Through this study, we are able to report an influence of the type of chemotherapy on the rate of PRDVT. Chemotherapy has been shown to increase the risk for VTE in general by more than two-fold [25]. In our study in which the majority of our patients were receiving systemic antineoplastic treatment, 5-fluorouracil specifically was associated with an increased risk of PICC-associated thrombosis and all type VTE whilst a trend for an increased risk for distant VTE was also observed. This effect could be explained by the well-known pro-thrombotic and endothelial effects of 5-fluorouracil [26]. We also observed a trend for increased distant VTE with bevacizumab. It should be noted that our study did not capture arterial events which may be more relevant for this agent.

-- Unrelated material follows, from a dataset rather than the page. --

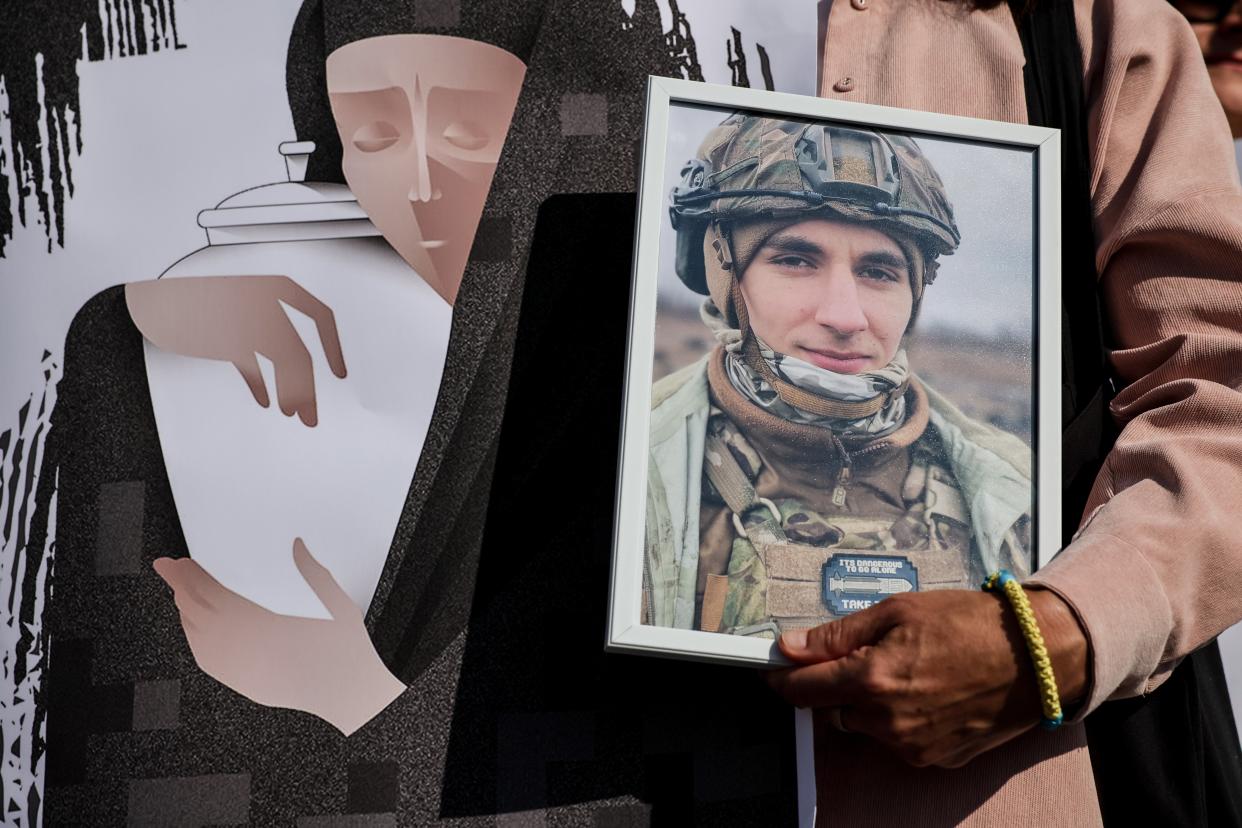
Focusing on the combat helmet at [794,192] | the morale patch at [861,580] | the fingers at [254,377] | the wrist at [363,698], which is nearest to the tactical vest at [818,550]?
the morale patch at [861,580]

This study was subject to some limitations. It did not include thrombotic events associated with long-term skin tunnelled catheters, cited as having a lower incidence compared to PICC-related VTE [27]. We were not able to report on the effect of the catheter to vein diameter ratio on the incidence of thrombotic events since it is not part of the standard insertion protocol in our centre and therefore was not recorded. Preclinical evidence suggests that increasing catheter to vein diameter ratio may dramatically restrict blood flow through the veins [28, 29] whilst clinical data suggest that a catheter to vein diameter ratio of >45% may increase the likelihood of VTE 13-fold [30, 31]. As a retrospective cohort study, we were unable to obtain data on certain patient demographics such as body mass index, smoking status, comorbidities and patient mediations. This meant that we could not test the risk factors found by Aw et al., [1]. It is possible that the confounding variables we have been unable to record may have had an impact on PICC related DVT rates in this study. Selection bias was minimised by including all patients who had a successful PICC insertion in the study period. This study addressed suspected PRDVT events only and therefore did not capture subclinical thrombotic events that may have been identified with planned investigations. Conversely, this rendered the study within pragmatic confines, documenting clinically significant events.

Finally, it is of note that our institutional guidelines are compatible with the recent Michigan Appropriateness Guide for Intravenous Catheters (MAGIC) comprehensive recommendations, which aim to minimise PICC-related complications [29, 32]; however, the present study was conducted prior to the relevant publication and therefore did not investigate all corresponding care and maintenance end-points in individual patients.

Conclusion

This is a large study looking at PRDVT, solely in cancer patients and confirms the incidence of PRDVT as documented in the literature. It also suggests that PICC insertion increases the risk of ‘distant VTE’ (PEs and lower limb DVTs) in these patients. This correlates with the findings of other studies of VTE’s associated with peripherally inserted central catheters in patients with, or without cancer [31, 32]. This study did not find any strong predictors of PICC-related DVT. To improve our understanding of DVT development associated with PICC insertion and the predicted risk factors, further large, prospective studies with carefully pre-planned data capture would be required.